Automobilfabriken Aamodt & Fiske
- Formerly: Automobilfabrikken; Automobilfabrikken Fiske
- Company type: Aksjeselskap
- Industry: Automotive
- Founded: 1923
- Founder: Ivar Fiske
- Defunct: 1972
- Fate: Closed
- Headquarters: Oslo, Norway
- Products: Vehicle bodies, hydraulic tippers, tankers

= Automobilfabriken Aamodt & Fiske =

Former Norwegian vehicle-body manufacturer

Automobilfabriken Aamodt & Fiske was a company in Oslo that produced vehicle bodies, hydraulic tippers, tankers, and other equipment. It was founded as Automobilfabrikken in 1923 by the engineer Ivar Fiske and was closed in 1972.

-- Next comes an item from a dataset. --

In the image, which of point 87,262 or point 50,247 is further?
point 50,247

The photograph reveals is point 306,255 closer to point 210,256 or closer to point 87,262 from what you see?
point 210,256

The company built vehicle bodies for trucks and vans as well as hydraulic tippers and tankers. Fiske developed a hydraulic tipping mechanism for trucks, the Fiske tipper, which sold well, and the factory also received large orders for tankers from customers such as BP. The engineer Arthur Aamodt joined the firm in 1928, and in 1939 the name was changed from Automobilfabrikken to Automobilfabrikken Aamodt & Fiske.

After Aamodt's death in 1954, Ivar Fiske became sole owner, later joined by his son Svein Fiske. On the founder's death in 1967 the company was renamed Automobilfabrikken Fiske A/S. As competition in the tanker market grew and margins shrank, Svein Fiske ran the firm until it was closed in 1972.